Harold the deadbeat dad

I have known Harold to be a lot of bad things: a careless drunkard, a con pastor, a corrupt village leader, a horrible singer and a lover of avocado, but I have never thought he was a deadbeat dad.

On Monday evening, I was winnowing wheat on his red-grey-black cassock when I noticed a lady hobbling about the gate, searching for a gap to squeeze through. As a good Christian, I dropped my kiondo, which contained the wheat, and rushed to the gate.

Right outside stood one of the loveliest women I have ever seen, flanked by a boy of around 10. She had lush tar-black hair, which fell against her shoulders, which is uncommon in the village. She was in a red top and I could have sworn the material used to make the blouse was the same that was used for the cassock.

“How may I help you?” I asked after a lengthy stare at the boy who, apart from the fact that he was not wearing a cassock, looked quite like Harold.

“Where is he?” she asked, her pupils dilating.

I pointed at the boy. “He is right here.”

I saw the woman’s fist clench and shuddered.

Harold, as usual, had gone to Sue’s den to attack his thirst.

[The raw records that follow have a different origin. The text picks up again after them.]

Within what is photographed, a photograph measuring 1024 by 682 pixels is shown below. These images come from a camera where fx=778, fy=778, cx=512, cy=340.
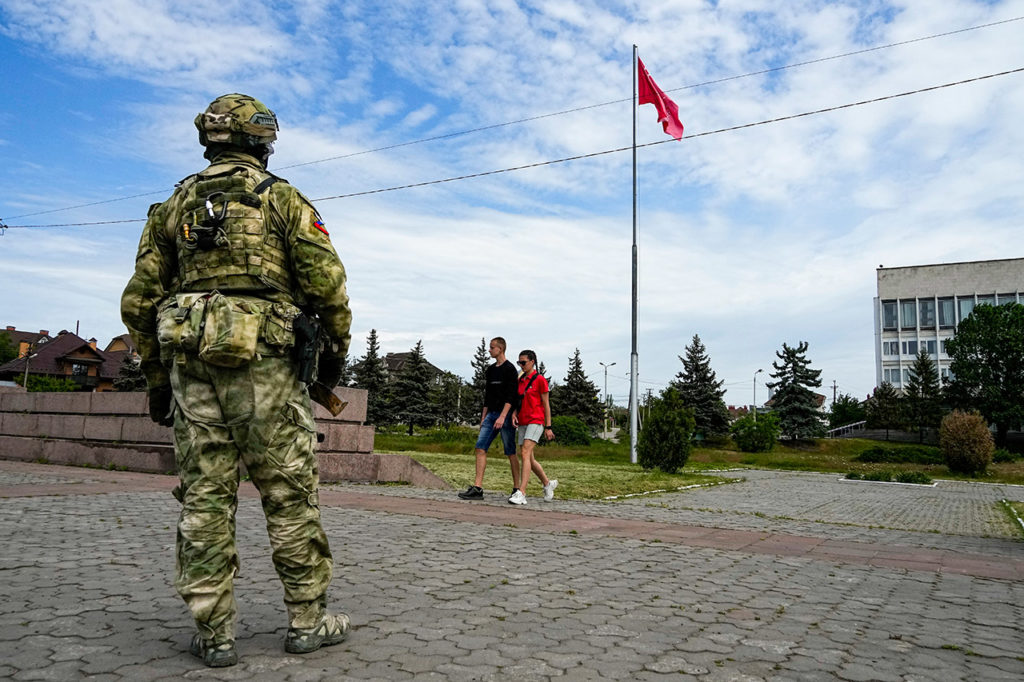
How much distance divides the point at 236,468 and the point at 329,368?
585 millimetres

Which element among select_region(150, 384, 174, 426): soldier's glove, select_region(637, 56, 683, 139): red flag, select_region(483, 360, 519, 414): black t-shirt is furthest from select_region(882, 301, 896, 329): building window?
select_region(150, 384, 174, 426): soldier's glove

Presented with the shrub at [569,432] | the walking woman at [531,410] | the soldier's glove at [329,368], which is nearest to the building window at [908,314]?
the shrub at [569,432]

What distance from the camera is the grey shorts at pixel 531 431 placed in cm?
894

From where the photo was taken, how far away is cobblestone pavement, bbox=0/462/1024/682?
296cm

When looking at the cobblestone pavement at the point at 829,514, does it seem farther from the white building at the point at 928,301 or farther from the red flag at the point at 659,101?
the white building at the point at 928,301

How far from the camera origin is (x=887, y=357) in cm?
7769

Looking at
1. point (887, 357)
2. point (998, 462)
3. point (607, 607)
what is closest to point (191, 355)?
point (607, 607)

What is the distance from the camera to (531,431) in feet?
29.4

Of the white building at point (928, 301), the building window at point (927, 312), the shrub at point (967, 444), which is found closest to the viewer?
the shrub at point (967, 444)

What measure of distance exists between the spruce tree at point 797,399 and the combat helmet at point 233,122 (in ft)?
187

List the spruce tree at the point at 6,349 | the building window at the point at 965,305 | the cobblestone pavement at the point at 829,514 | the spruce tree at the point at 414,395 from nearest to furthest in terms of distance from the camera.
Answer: the cobblestone pavement at the point at 829,514
the spruce tree at the point at 414,395
the building window at the point at 965,305
the spruce tree at the point at 6,349

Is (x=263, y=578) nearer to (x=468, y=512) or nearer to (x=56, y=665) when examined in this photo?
(x=56, y=665)

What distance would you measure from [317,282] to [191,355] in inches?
21.7

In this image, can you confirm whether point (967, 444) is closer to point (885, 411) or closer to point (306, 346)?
point (306, 346)
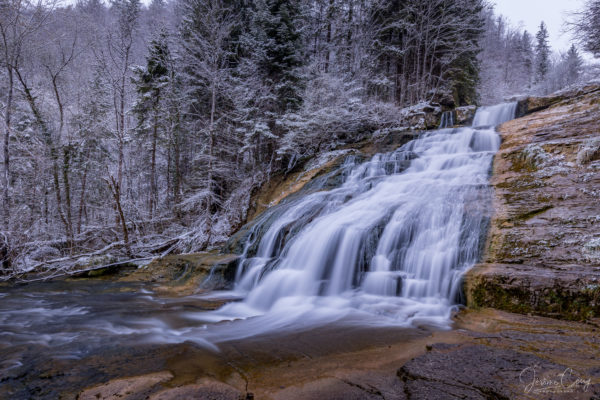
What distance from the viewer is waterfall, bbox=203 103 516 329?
459cm

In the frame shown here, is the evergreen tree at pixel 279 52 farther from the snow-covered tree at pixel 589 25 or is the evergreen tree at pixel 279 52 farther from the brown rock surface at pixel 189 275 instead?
the snow-covered tree at pixel 589 25

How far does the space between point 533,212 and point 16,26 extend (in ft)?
44.7

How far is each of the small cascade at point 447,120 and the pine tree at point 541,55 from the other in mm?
34772

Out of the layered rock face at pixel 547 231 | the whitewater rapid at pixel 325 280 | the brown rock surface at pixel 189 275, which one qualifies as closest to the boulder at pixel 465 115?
the whitewater rapid at pixel 325 280

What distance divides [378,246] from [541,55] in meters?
49.9

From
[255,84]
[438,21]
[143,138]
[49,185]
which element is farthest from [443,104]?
[49,185]

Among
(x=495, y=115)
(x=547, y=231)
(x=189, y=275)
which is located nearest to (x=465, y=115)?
(x=495, y=115)

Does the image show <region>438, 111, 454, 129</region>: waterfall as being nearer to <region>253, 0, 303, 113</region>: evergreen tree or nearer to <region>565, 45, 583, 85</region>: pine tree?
<region>253, 0, 303, 113</region>: evergreen tree

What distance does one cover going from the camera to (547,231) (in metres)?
4.09

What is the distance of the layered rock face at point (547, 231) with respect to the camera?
11.0 feet

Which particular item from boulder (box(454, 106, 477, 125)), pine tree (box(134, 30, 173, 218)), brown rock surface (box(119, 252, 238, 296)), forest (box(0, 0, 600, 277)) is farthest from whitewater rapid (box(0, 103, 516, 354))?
pine tree (box(134, 30, 173, 218))

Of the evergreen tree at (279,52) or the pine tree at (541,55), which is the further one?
the pine tree at (541,55)

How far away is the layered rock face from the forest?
7246mm

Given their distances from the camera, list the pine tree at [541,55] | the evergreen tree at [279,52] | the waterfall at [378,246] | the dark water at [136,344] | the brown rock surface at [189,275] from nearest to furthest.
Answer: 1. the dark water at [136,344]
2. the waterfall at [378,246]
3. the brown rock surface at [189,275]
4. the evergreen tree at [279,52]
5. the pine tree at [541,55]
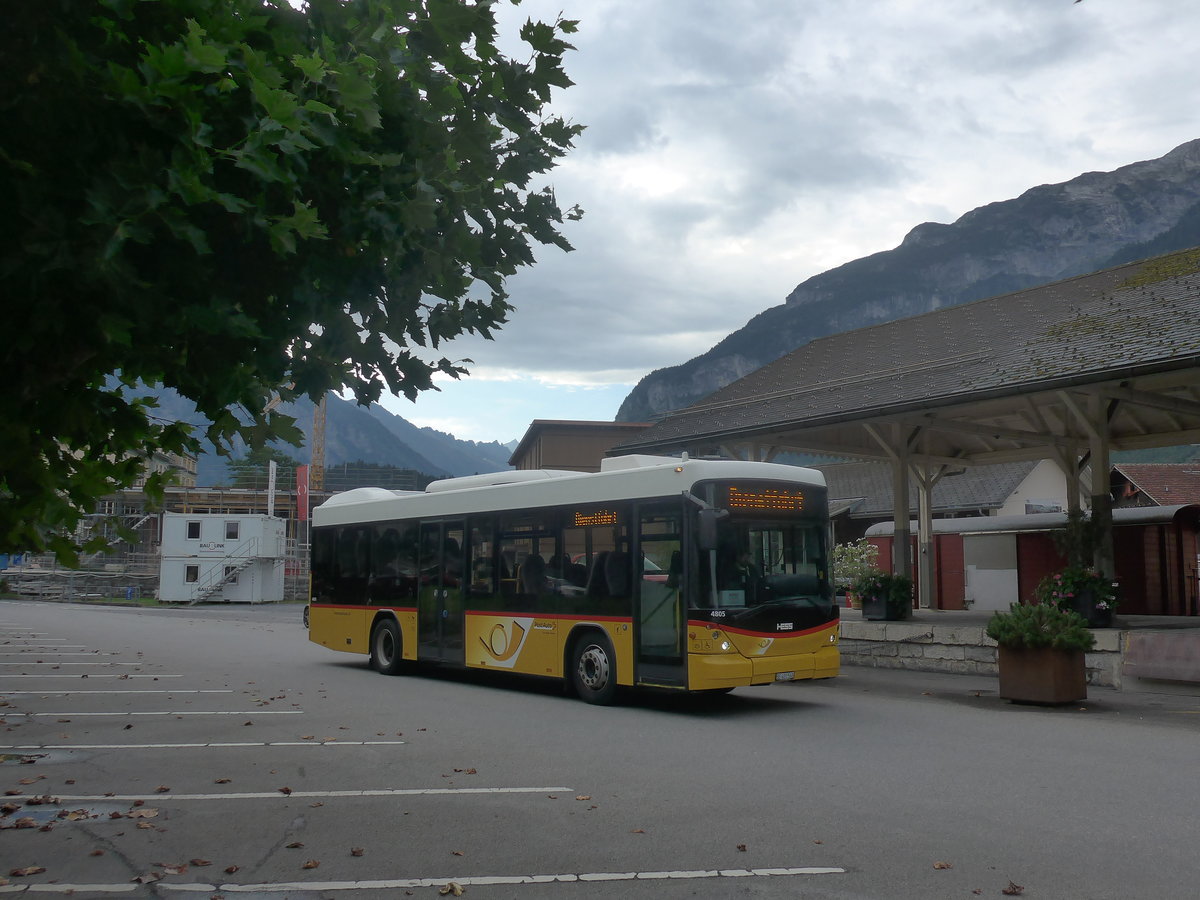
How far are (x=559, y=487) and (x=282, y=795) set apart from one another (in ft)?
23.6

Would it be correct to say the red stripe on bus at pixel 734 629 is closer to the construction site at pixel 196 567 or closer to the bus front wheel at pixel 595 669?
the bus front wheel at pixel 595 669

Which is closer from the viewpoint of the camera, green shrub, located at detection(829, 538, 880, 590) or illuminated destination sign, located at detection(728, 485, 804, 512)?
illuminated destination sign, located at detection(728, 485, 804, 512)

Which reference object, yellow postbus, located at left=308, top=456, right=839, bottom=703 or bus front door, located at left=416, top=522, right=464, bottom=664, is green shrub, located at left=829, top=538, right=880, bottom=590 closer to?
bus front door, located at left=416, top=522, right=464, bottom=664

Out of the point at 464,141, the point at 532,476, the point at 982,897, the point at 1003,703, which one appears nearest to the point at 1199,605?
the point at 1003,703

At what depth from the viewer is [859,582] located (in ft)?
64.7

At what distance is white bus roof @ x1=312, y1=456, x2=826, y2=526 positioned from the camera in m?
13.0

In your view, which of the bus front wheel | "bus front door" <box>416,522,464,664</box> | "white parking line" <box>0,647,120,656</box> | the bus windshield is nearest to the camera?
the bus windshield

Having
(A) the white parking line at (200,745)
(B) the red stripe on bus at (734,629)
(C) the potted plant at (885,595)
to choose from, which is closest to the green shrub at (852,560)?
(C) the potted plant at (885,595)

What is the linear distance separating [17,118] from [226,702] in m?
11.0

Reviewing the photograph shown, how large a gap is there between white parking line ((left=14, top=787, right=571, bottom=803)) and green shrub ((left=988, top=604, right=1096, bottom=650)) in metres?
7.22

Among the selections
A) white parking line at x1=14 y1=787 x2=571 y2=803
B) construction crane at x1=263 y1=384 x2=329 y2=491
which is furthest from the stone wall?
construction crane at x1=263 y1=384 x2=329 y2=491

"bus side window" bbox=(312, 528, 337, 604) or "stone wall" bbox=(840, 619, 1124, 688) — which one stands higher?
"bus side window" bbox=(312, 528, 337, 604)

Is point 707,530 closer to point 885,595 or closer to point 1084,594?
point 1084,594

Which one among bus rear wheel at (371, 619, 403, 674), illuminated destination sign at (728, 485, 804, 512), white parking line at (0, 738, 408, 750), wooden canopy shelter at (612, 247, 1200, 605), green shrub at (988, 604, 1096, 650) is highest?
wooden canopy shelter at (612, 247, 1200, 605)
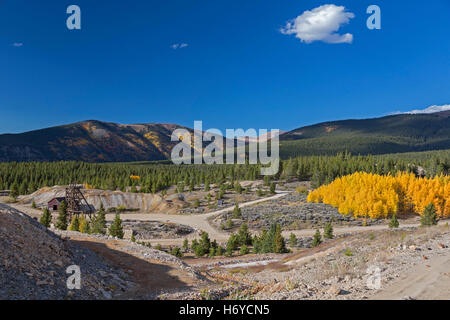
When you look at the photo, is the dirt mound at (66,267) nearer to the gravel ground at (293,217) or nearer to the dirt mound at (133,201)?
the gravel ground at (293,217)

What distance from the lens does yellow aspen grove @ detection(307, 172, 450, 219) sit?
69000mm

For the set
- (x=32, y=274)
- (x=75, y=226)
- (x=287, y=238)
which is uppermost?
(x=32, y=274)

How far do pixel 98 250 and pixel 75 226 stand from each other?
96.0 feet

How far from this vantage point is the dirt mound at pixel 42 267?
44.1ft

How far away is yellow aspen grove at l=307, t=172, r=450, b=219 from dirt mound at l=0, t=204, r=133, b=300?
6283 centimetres

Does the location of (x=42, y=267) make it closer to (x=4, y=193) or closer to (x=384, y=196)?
(x=384, y=196)

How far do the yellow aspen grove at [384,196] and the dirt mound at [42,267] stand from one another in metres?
62.8

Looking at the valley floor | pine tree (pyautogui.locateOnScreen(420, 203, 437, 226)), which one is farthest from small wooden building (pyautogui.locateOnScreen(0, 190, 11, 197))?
pine tree (pyautogui.locateOnScreen(420, 203, 437, 226))

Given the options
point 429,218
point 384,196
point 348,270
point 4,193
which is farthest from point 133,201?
point 348,270

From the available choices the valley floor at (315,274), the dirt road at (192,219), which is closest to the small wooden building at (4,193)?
the dirt road at (192,219)

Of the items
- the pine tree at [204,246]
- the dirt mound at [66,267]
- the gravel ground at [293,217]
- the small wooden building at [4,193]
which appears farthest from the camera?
the small wooden building at [4,193]
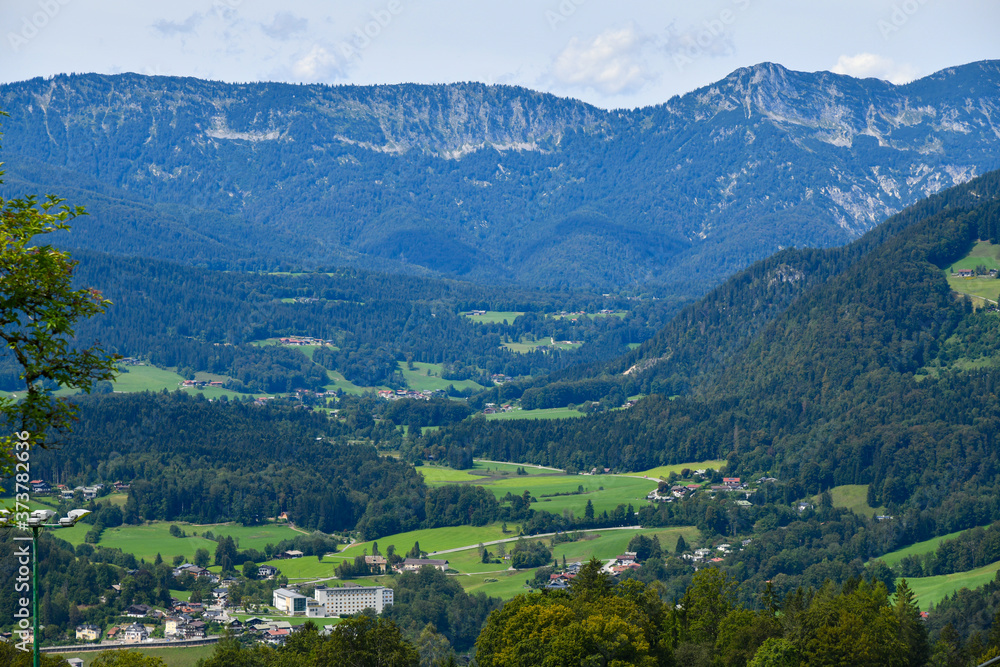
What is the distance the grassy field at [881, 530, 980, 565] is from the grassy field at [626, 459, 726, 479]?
50294 millimetres

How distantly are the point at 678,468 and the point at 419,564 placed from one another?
241 ft

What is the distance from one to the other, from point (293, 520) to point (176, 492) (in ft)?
53.9

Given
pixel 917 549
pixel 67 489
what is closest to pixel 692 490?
pixel 917 549

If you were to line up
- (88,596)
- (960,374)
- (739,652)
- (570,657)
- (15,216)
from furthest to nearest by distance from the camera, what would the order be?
(960,374)
(88,596)
(739,652)
(570,657)
(15,216)

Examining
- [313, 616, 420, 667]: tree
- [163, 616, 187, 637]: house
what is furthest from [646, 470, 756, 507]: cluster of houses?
[313, 616, 420, 667]: tree

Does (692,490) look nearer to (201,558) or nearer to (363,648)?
(201,558)

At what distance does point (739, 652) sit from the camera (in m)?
60.5

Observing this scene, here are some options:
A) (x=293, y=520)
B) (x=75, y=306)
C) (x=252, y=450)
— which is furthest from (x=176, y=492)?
(x=75, y=306)

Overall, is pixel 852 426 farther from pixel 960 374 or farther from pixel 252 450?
pixel 252 450

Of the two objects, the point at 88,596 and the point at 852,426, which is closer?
the point at 88,596

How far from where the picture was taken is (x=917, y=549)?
443 ft

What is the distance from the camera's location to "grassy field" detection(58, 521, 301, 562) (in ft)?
442

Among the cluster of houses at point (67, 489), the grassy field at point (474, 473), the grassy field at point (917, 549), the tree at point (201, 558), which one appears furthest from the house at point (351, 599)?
the grassy field at point (474, 473)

I lied to the beautiful stranger, and the boy that Harold had gone to spread the gospel in the farthest corners of the world.

“Do you have a message you feel I should pass to him?” I asked as my impatience was pushed by fear to lofty levels.

“Yes. The message you should pass is this,” she pointed at the boy. “And that’s why we are here.”

I explained the best way I could that Harold could only be reached using smoke signals and drums but she did not budge. She was going to wait.

So we trudged towards the house, talking important little nothings such as if desert locusts should actually be called sandhoppers and if Donald Trump can repair a broken grater and make it great again.

We sat in the living room and over a cup of hot water, the lady, who introduced herself as Clarissa, told me she was the mother to the boy, Paul.

Did the boy, she asked me, remind me of anyone I knew? I shook my head so vigorously she should have known I was lying. She told the boy to eat an avocado that was on the table and when he grabbed it, tore off the peel in a second and then tossed it into his mouth, I knew there and then I could lie no more.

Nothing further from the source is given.